== Problem ==
In the entries below, find the line with "not dissimilar from" and the line with "Connect. Communicate. Collaborate". Repeat exactly everything between them, those two lines included, but not the pictures.

BEGIN Records to use

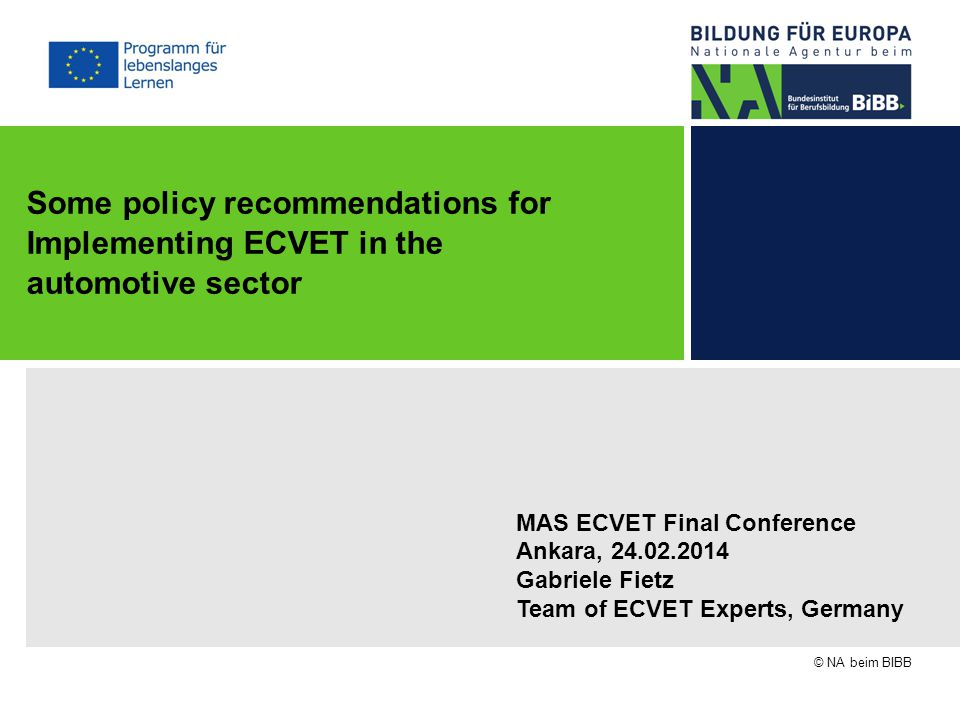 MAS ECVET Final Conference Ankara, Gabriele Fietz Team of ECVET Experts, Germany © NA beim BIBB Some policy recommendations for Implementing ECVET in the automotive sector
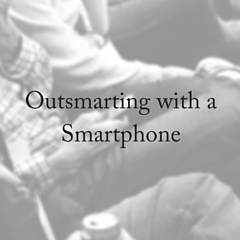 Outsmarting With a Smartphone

END Records to use
BEGIN Records to use

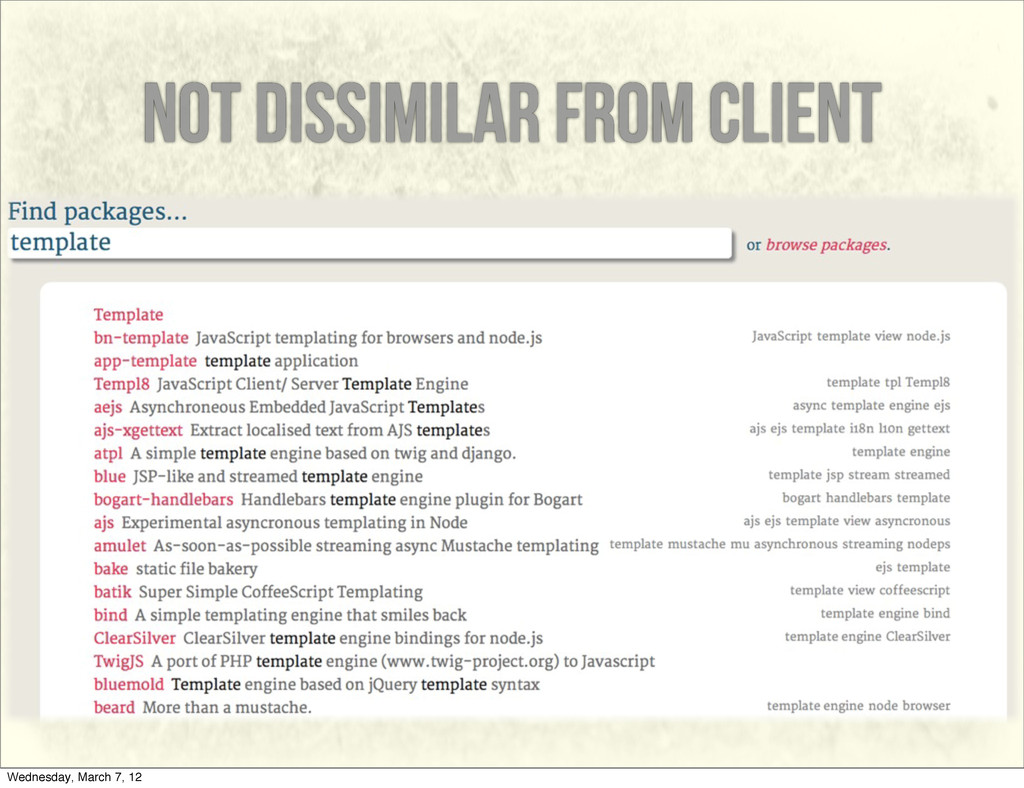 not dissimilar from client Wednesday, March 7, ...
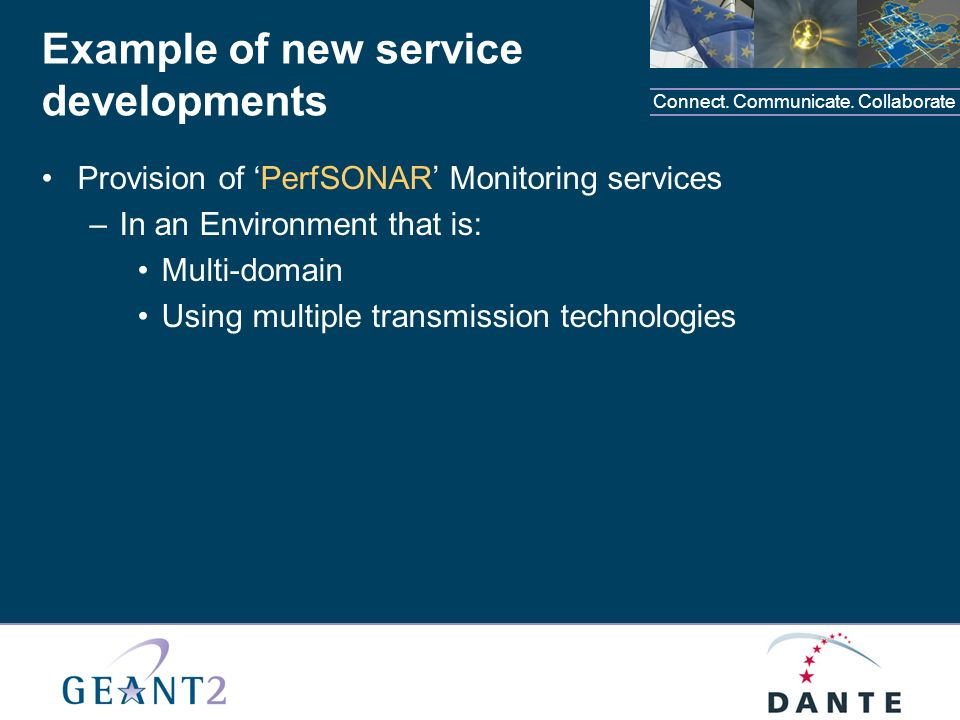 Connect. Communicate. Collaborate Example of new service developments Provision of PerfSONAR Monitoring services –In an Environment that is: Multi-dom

END Records to use

== Task answer ==
 not dissimilar from client Wednesday, March 7, ...
 Connect. Communicate. Collaborate Example of new service developments Provision of PerfSONAR Monitoring services –In an Environment that is: Multi-dom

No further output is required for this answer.